CRANSTON, R.I. (WPRI) — The Cranston City Council passed an ordinance Monday that would hold the owners of private cemeteries accountable for keeping records and reporting finances to the city.

The council voted unanimously to pass the ordinance, which was co-sponsored by Councilwoman Lammis Vargas and Council President Chris Paplauskas, and aims to prevent cemeteries from being neglected.

The ordinance calls for or cemeteries to keep a record of the disposition of human remains and provide the city with an annual filing of the cemeteries’ financial condition and status to prevent grounds from becoming blighted and negligent.

“It’s just heartbreaking, right, when you have cemeteries that are being abandoned or being neglected,” Vargas said. “I mean, so many family members have reached out to me…folks who have their family members buried at cemeteries across the city.”

Vargas said the ordinance doesn’t point the finger at any one cemetery, but in the committee hearing two weeks ago, residents spoke up about the conditions at Oakland Cemetery on Broad Street.

“It’s like a dump, I’m sorry to say,” Providence resident Vivian Medina said at the meeting. “It’s been like a dump for quite a bit and it’s sad to see it.”

12 News reported in June that the cemetery was littered with trash and debris, some of which was completely covering gravestones. The city cleaned up the trash after receiving a complaint from a family member of someone buried there.

“That’s what we’re trying to avoid from happening in the near future with any other cemeteries we have. Cranston has over 160 cemeteries,” Vargas said.

Before Monday’s vote, Mayor Ken Hopkins’ Director of Administration Anthony Moretti raised some red flags when it came to the language in the ordinance.

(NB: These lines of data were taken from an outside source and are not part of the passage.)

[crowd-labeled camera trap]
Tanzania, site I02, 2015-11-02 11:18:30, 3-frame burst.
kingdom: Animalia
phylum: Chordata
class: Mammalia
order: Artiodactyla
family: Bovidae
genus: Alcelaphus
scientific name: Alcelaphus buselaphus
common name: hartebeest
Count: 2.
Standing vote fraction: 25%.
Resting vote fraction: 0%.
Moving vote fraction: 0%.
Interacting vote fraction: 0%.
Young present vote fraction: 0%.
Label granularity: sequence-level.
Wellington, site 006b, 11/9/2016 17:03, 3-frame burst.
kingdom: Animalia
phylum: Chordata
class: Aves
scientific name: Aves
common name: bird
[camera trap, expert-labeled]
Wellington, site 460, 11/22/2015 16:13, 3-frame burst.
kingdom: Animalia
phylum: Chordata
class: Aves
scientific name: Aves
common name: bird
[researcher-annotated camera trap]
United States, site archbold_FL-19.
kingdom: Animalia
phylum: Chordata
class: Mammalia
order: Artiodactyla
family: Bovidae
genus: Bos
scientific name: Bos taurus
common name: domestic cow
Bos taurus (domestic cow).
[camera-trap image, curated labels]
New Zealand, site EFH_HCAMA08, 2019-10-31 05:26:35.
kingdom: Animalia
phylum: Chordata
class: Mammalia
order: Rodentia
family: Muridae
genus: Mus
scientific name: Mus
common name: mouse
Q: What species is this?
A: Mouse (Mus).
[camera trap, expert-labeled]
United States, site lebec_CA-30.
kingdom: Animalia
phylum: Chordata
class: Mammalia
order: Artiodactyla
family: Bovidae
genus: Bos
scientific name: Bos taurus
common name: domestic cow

Vargas fired back, saying she tried to get the administration to work with her on the ordinance but never got a response.

“On this particular issue that I have asked the administration to work together on this months after months, and there’s been no response whatsoever from the administration. Then you come for this to come out of committee and then come before the entire city council on this issue… it’s appalling,” Vargas said.

A consensus was reached that the ordinance would pass and the changes would be made and be brought before the council at the next meeting.

Vargas hopes other cities and towns in the state will follow in Cranston’s footsteps, and that the state might create a similar bill.

“Maybe a state rep or a state senator would be able to actually hop on and be able to sponsor a bill very similar to the one that this ordinance is passed on because I’m hearing that there’s other cities and towns that are having somewhat similar issues with private cemeteries,” Vargas said. “Hopefully, we can be a model to other cities and towns at the same time.”